Amanhã no meu relatório iniciarei a Rota do Anel D'Ouro. Nesta viagem tive um grande desgosto apaguei quase no fim da mesma as fotos, não sei como o fiz (fartei-me de chorar) felizmente os amigos das viagens vão-me dar a reportagem completa, por isso só tenho fotos de três dias em S. Petersburgo, mas era pior se tivese partido uma perna. Quando chegarmos à parte de S. Petersburgo eu mostro a minha carinha já muito cansada.

terça-feira, 4 de agosto de 2009

A viagem começou por Moscovo (parte I)


A viagem começou por Moscovo e nunca pensei que esta cidade tivesse um ar antigo, diferente do que nós encontramos. Durante o caminho do aeroporto para a cidade vimos os milhares de prédios pré-fabricados mandados construir por Staline e que apresentam um aspecto envelhecido, mas quando chegamos a Moscovo o trânsito é infernal, circulam na cidade quatro milhões de carros todos os dias e só as enormes manchas verdes que existem (parques, jardins, arranjos florais, árvores nas ruas etc.) colmatam a poluição que este excesso de carros provoca. Esta capital da cultura no reinado de Ivan o Terrível (e era mesmo terrível), mudou para S. Petersburgo no século XVIII com Pedro o Grande, mas após a revolução de 1917 os novos donos do poder instauraram novamente a capital em Moscovo.
A Praça Vermelha é o centro de Moscovo e é linda, com o Mausoléu de Lenine, a Catedral de S. Basílio que é de uma beleza excepcional (aliás as igrejas ortodoxas impressionaram-me muito e positivamente, o ambiente de paz e espiritualidade que elas encerram convidam à oração). A rua Arbat, rua de comércio é uma zona pedonal cheia de matrioskas.«Uma matrioshka, matriochka ou matrioska (em russo матрёшка ou матрешка, Matryoshka) ou boneca russa é um brinquedo tradicional da Rússia, constituída por uma série de bonecas, feitas de diversos materiais, ainda que o mais frequente seja a madeira, que são colocadas umas dentro das outras, da maior (exterior) até a menor (a única que não é oca).
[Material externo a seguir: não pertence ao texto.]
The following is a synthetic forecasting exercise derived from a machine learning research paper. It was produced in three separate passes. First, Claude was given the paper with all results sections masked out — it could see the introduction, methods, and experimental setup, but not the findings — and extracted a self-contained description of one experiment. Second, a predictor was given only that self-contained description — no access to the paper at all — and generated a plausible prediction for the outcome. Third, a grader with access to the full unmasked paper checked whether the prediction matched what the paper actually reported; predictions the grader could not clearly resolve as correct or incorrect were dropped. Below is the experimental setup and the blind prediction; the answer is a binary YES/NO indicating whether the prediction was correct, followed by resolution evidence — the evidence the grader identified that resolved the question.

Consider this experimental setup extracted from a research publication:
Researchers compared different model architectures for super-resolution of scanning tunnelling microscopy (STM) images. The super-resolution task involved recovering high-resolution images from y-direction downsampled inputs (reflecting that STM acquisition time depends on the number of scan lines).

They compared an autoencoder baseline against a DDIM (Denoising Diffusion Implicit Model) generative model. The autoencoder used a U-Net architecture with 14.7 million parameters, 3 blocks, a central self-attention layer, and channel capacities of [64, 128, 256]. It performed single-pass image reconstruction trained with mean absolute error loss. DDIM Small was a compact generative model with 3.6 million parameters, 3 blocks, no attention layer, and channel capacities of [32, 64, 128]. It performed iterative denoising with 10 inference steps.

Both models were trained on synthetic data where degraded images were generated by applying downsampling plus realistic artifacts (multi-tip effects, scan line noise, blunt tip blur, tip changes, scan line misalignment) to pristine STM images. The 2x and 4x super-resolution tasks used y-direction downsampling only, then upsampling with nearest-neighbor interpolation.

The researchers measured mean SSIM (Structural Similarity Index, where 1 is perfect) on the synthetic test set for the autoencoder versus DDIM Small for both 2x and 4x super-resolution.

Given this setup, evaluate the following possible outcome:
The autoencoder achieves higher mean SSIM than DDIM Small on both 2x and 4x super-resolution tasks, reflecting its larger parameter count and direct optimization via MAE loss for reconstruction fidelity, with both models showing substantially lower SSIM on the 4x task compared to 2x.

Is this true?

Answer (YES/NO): YES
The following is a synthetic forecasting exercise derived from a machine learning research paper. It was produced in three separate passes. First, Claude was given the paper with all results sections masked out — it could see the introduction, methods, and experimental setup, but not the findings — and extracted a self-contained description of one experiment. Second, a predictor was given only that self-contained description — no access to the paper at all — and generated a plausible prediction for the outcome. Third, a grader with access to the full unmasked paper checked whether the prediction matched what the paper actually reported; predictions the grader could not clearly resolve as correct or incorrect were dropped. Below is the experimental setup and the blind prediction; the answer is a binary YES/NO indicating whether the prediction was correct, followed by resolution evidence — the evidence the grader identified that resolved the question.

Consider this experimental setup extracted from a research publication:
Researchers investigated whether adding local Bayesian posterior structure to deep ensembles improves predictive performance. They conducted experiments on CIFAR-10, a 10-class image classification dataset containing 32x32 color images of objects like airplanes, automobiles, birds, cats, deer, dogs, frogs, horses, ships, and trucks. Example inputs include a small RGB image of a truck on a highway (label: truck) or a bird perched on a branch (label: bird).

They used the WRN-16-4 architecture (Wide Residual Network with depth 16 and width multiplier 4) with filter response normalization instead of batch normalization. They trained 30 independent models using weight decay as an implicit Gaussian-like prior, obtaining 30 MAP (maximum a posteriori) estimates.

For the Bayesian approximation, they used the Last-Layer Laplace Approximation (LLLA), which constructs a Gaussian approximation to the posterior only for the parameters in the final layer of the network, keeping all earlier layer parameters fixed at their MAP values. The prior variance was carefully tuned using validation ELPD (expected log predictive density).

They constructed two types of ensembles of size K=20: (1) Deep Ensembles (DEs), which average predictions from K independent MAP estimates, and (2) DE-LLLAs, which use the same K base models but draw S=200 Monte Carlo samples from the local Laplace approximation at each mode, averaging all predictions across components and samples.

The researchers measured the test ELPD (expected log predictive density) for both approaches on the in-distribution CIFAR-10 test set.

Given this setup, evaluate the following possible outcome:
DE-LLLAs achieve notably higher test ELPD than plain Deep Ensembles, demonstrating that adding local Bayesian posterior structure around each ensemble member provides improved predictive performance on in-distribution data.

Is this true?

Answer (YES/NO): NO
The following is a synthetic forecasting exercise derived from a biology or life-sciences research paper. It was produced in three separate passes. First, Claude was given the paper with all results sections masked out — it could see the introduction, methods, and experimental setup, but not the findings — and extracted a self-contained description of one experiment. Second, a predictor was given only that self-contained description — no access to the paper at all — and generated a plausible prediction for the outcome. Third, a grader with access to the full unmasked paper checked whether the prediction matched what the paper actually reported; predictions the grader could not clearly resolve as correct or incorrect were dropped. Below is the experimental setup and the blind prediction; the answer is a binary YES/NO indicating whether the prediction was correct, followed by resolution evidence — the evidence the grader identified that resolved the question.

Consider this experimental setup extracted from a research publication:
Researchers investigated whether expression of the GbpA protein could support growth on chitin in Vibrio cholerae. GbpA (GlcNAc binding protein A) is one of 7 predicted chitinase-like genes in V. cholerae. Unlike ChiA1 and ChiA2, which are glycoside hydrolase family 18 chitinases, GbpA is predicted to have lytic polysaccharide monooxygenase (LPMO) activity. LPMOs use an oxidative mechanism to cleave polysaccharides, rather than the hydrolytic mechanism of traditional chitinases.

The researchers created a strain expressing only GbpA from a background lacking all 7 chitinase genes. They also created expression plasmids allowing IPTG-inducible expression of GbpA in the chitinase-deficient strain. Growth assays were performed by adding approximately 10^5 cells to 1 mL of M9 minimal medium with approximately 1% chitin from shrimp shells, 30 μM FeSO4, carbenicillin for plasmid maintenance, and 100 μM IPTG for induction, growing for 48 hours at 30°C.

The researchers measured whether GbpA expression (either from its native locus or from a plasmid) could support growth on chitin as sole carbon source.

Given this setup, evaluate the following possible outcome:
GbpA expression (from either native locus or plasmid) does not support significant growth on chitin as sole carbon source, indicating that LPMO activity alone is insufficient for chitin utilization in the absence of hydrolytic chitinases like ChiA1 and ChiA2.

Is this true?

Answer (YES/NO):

A palavra provém do diminutivo do nome próprio Matryona.»
Todas as cidades russas importantes têm o seu Kremlin constituido por uma muralha onde dentro existem palácios e os zimbórios das catedrais, é como nós temos os nossos castelos, com as suas muralhas para protegerem as populações.
O metro de Moscovo é impressionante, Staline queria que o povo todos os dias quando fosse para o trabalho atravessasse um ambiente de palácio, e o metro é isso, ornamentado com colunas coríntias estilizadas, candelabros, esculturas, baixos relevos, é demais. É pena é que os desejos dos homens e a sua obra seja por vezes tão incoerente com a sua prática, como foi o caso de Staline que assassinou milhões.
Por hoje termino o meu relato, isto vai levar muitos dias. Amanhã começo com a nossa visita a Kolomenskoie.

segunda-feira, 3 de agosto de 2009

Cheguei, arrasada mas cheguei. A viagem que realizei foi emocionante, foi talvez das viagens mais importantes da minha vida.


Estas viagens devem ser feitas assim como nós fizemos de modo a que seja acrescentada à nossa vida uma compreensão mais profunda do mundo em que vivemos. Nesta viagem eu fiquei a compreender de forma definitiva um parte significativa da história do século XX. Tenho tanto e tanto para contar que tem de ser por capítulos. Como apanhei uma constipação grande devido ao ar condicionado (não foi virus nenhum, descansem) e amanhã faço um exame de rotina, tenho de descansar, mas estarei pela tarde a relatar a minha aventura na Rússia.
Deixo-vos uma imagem do túmulo do camarada Lenine na Praça Vermelha que eu julgava ser maior do que é, para aguçar o apetite.